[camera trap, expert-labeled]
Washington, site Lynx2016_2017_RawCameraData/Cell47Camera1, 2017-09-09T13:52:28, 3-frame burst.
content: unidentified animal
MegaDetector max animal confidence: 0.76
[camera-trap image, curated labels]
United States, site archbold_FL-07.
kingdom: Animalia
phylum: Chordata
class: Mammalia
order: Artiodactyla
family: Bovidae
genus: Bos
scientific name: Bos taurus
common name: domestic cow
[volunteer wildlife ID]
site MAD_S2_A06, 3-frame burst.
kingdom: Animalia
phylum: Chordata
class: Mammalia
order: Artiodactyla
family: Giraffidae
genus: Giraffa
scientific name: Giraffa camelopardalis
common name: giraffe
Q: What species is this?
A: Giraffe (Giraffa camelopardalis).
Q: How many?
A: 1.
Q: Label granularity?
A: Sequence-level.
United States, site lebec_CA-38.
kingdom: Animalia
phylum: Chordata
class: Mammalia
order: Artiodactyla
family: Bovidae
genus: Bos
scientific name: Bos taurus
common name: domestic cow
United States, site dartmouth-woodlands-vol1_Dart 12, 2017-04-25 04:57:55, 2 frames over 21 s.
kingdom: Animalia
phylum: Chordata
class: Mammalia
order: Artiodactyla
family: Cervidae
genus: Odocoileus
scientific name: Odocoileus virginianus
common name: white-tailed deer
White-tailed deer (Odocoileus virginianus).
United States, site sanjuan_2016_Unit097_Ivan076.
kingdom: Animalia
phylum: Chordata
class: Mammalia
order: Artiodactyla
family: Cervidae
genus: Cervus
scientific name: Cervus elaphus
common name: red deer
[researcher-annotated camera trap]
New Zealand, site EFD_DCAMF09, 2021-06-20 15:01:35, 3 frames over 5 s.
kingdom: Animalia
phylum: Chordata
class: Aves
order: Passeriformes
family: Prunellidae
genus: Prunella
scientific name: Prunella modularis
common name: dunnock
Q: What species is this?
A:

########################################

WHAT YOU HAVE TO DO » Report each line of the material in which the string "States" occurs.

TASK ANSWER »
United States, site archbold_FL-07.
United States, site lebec_CA-38.
United States, site dartmouth-woodlands-vol1_Dart 12, 2017-04-25 04:57:55, 2 frames over 21 s.
United States, site sanjuan_2016_Unit097_Ivan076.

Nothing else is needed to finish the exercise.